Problem details
Repeat exactly the lines below, from the line containing "malunisisos's profile picture" through the last line, both included. Leave out any pictures.

Data provided
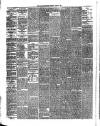 Haddingtonshire Courier Friday 16 April 1875 Page 2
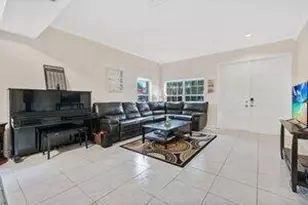 6127 NW 41st Dr, Coral Springs, FL 33067 - Photo 15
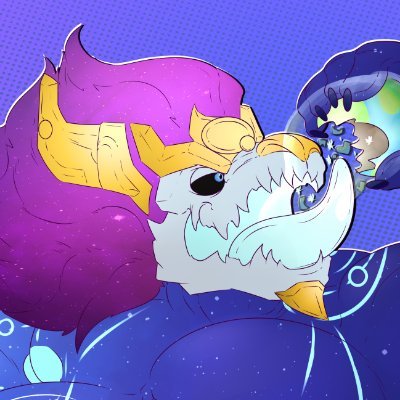 malunisisos's profile picture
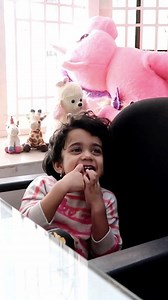 692K views · 5.5K reactions | Don’t touch the candy challenge with maha and Mahi | Yummy Tummy | Facebook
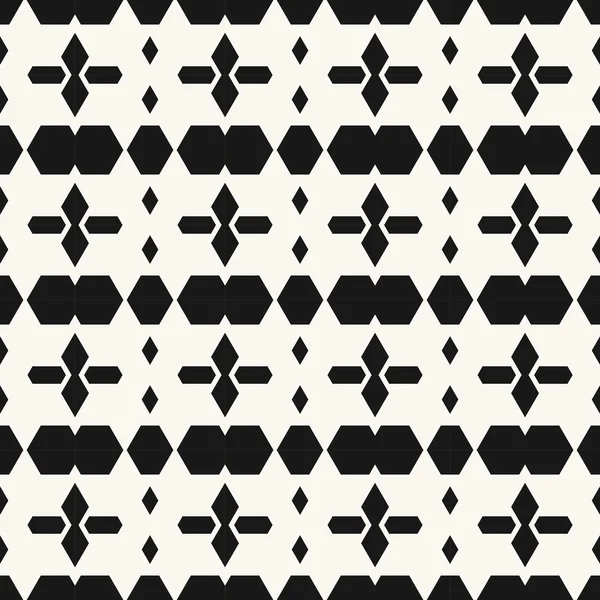 Seamless pattern, stylish background — Stock Vector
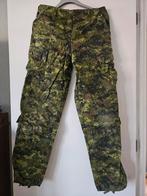 Airsoft broek camo Invader Gear, Enlèvement ou Envoi, Utilisé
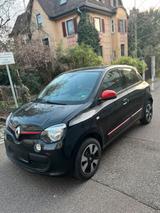 Andere Renault Twingo - Andere in Stuttgart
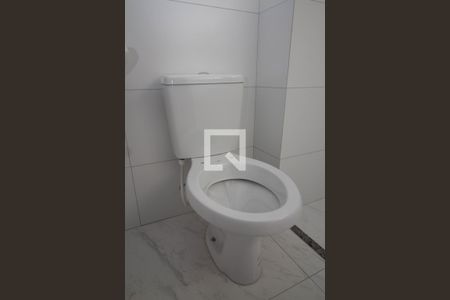 Apartamento à venda com 30m², 1 quarto e sem vaga Apartamento à venda com 30m², 1 quarto e sem vagaBanheiro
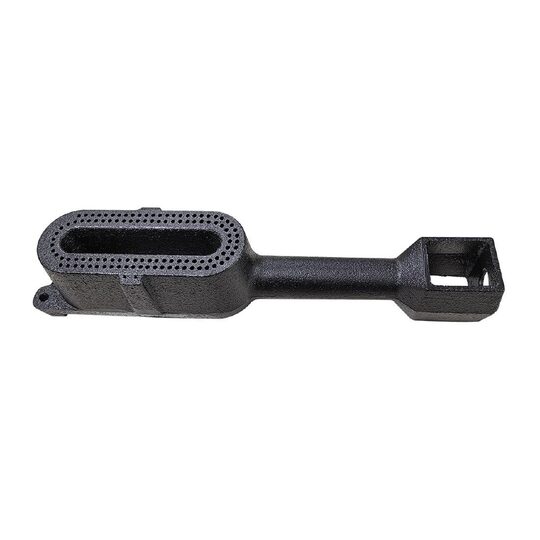 as952_spares25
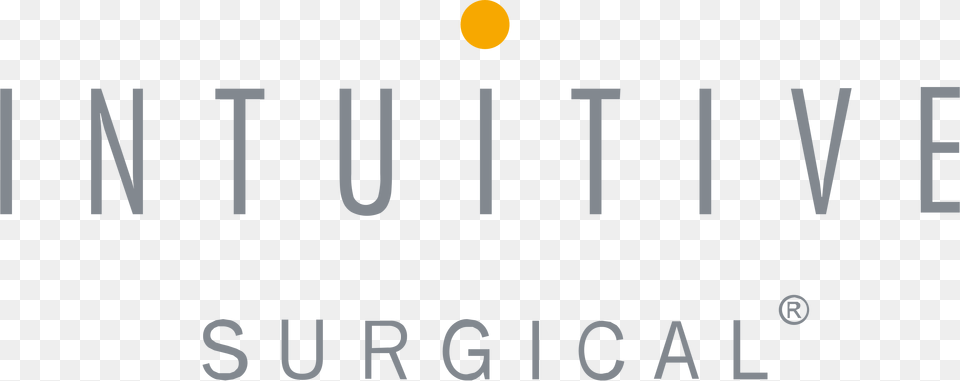 Merck Logo Transparent Intuitive Surgical Inc, Text, Nature, Night, Outdoors Png Image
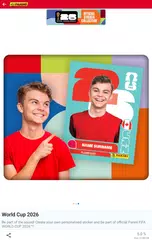 MyPanini™ XAPK 下載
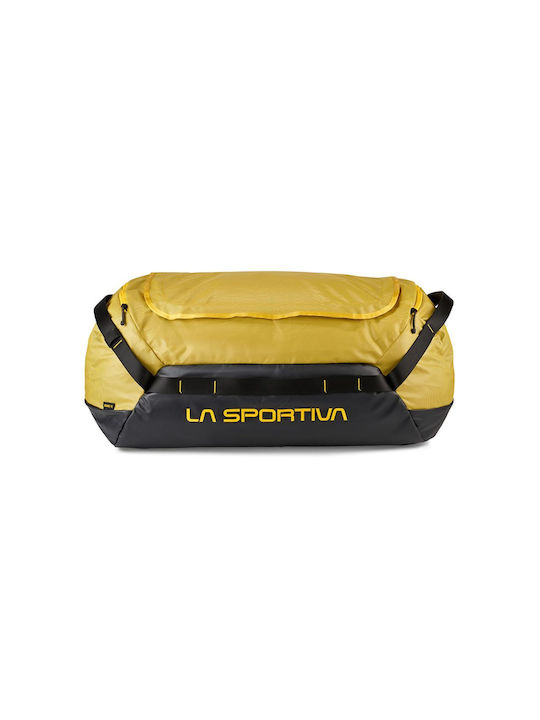 La Sportiva 70lt Bergsteigerrucksack La Sportiva 70lt Bergsteigerrucksack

Output of the exercise
 malunisisos's profile picture
 692K views · 5.5K reactions | Don’t touch the candy challenge with maha and Mahi | Yummy Tummy | Facebook
 Seamless pattern, stylish background — Stock Vector
 Airsoft broek camo Invader Gear, Enlèvement ou Envoi, Utilisé
 Andere Renault Twingo - Andere in Stuttgart
 Apartamento à venda com 30m², 1 quarto e sem vaga Apartamento à venda com 30m², 1 quarto e sem vagaBanheiro
 as952_spares25
 Merck Logo Transparent Intuitive Surgical Inc, Text, Nature, Night, Outdoors Png Image
 MyPanini™ XAPK 下載
 La Sportiva 70lt Bergsteigerrucksack La Sportiva 70lt Bergsteigerrucksack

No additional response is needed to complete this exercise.